There are multiple factors which can cause the phylogenetic inference process to produce two or more conflicting hypotheses of the evolutionary history of a set X of biological entities. That is: phylogenetic trees with the same set of leaf labels X but with distinct topologies. This leads naturally to the goal of quantifying the difference between two such trees T_1 and T_2. Here we introduce the problem of computing a 'maximum relaxed agreement forest' (MRAF) and use this as a proxy for the dissimilarity of T_1 and T_2, which in this article we assume to be unrooted binary phylogenetic trees. MRAF asks for a partition of the leaf labels X into a minimum number of blocks S_1, S_2, ... S_k such that for each i, the subtrees induced in T_1 and T_2 by S_i are isomorphic up to suppression of degree-2 nodes and taking the labels X into account. Unlike the earlier introduced maximum agreement forest (MAF) model, the subtrees induced by the S_i are allowed to overlap. We prove that it is NP-hard to compute MRAF, by reducing from the problem of partitioning a permutation into a minimum number of monotonic subsequences (PIMS). Furthermore, we show that MRAF has a polynomial time O(log n)-approximation algorithm where n=|X| and permits exact algorithms with single-exponential running time. When at least one of the two input trees has a caterpillar topology, we prove that testing whether a MRAF has size at most k can be answered in polynomial time when k is fixed. We also note that on two caterpillars the approximability of MRAF is related to that of PIMS. Finally, we establish a number of bounds on MRAF, compare its behaviour to MAF both in theory and in an experimental setting and discuss a number of open problems.

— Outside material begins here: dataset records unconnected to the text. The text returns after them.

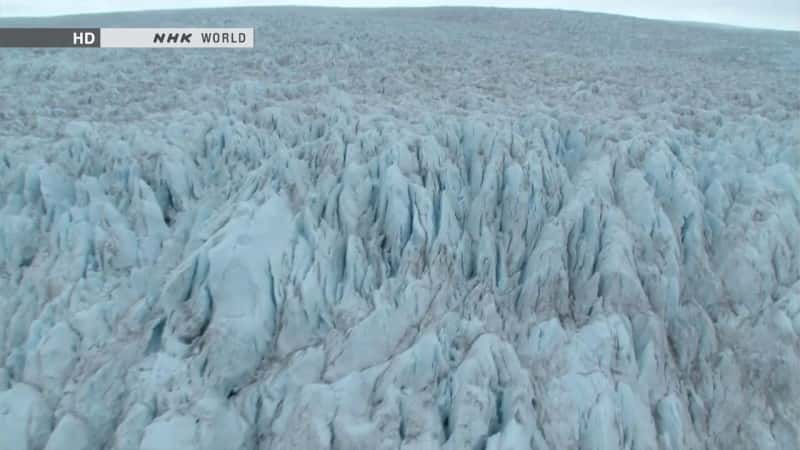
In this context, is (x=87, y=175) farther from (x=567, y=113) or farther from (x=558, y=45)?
(x=558, y=45)

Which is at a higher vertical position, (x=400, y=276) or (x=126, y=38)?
(x=126, y=38)

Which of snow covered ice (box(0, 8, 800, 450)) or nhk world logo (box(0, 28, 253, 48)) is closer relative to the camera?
snow covered ice (box(0, 8, 800, 450))

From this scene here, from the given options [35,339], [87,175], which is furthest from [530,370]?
[87,175]

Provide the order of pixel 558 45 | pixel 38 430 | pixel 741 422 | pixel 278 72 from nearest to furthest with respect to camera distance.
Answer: pixel 38 430 → pixel 741 422 → pixel 278 72 → pixel 558 45

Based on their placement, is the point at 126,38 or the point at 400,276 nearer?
the point at 400,276
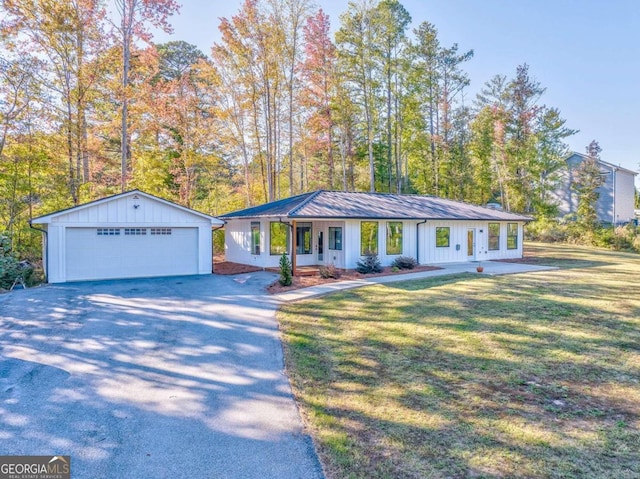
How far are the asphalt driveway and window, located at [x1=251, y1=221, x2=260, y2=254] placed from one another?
7449mm

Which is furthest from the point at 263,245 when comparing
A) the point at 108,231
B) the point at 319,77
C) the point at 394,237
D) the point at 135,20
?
the point at 135,20

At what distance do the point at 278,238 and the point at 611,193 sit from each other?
91.4ft

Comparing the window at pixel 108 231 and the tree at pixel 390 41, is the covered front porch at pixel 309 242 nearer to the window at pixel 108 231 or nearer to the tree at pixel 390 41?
the window at pixel 108 231

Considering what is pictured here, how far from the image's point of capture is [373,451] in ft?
11.2

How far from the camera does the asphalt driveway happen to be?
3338 mm

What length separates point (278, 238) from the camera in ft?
54.0

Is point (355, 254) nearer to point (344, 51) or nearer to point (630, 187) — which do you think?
point (344, 51)

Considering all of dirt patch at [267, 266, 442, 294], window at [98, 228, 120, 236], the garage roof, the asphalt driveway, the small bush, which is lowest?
the asphalt driveway

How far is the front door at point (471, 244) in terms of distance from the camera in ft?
60.5

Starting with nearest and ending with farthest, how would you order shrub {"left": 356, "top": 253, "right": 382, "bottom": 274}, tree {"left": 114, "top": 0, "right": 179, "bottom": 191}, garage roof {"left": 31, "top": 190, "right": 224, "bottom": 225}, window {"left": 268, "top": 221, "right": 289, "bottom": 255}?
garage roof {"left": 31, "top": 190, "right": 224, "bottom": 225} < shrub {"left": 356, "top": 253, "right": 382, "bottom": 274} < window {"left": 268, "top": 221, "right": 289, "bottom": 255} < tree {"left": 114, "top": 0, "right": 179, "bottom": 191}

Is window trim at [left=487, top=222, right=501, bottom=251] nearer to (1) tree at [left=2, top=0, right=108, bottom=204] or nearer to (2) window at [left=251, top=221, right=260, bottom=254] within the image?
(2) window at [left=251, top=221, right=260, bottom=254]

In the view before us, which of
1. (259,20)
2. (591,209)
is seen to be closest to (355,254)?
(259,20)

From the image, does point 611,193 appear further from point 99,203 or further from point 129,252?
point 99,203

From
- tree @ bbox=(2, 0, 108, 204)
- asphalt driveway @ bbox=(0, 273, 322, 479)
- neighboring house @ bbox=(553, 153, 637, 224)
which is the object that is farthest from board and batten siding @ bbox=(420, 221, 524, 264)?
tree @ bbox=(2, 0, 108, 204)
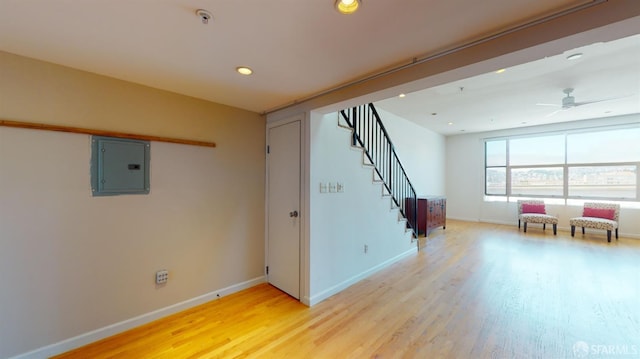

翻译：有多种因素可导致系统发育推断过程对生物实体集合X产生两个或更多关于其进化历史的冲突假设。即：具有相同叶标签集合X但拓扑结构不同的系统发育树。这自然引出了量化两棵此类树T_1和T_2之间差异的目标。本文提出了计算"最大松弛一致森林"（MRAF）的问题，并将其用作T_1和T_2不相似性的代理指标——本文假设这两棵树均为无根二叉系统发育树。MRAF要求将叶标签集合X划分为最少数量的块S_1, S_2, ... S_k，使得对于每个i，由S_i在T_1和T_2中诱导的子树在抑制度数为2的节点并考虑标签X的意义下同构。与早期提出的最大一致森林（MAF）模型不同，由S_i诱导的子树允许重叠。我们通过将排列划分为最少单调子序列问题（PIMS）归约，证明了计算MRAF是NP困难的。进一步，我们证明MRAF具有多项式时间的O(log n)-近似算法（其中n=|X|），并允许单指数运行时间的精确算法。当至少一棵输入树具有毛毛虫拓扑结构时，我们证明当k固定时，判定MRAF规模是否不超过k的问题可在多项式时间内解决。我们还指出，在两棵毛毛虫树上，MRAF的近似性与PIMS的近似性存在关联。最后，我们建立了MRAF的多个边界，在理论和实验环境下比较了其与MAF的行为差异，并讨论了若干开放问题。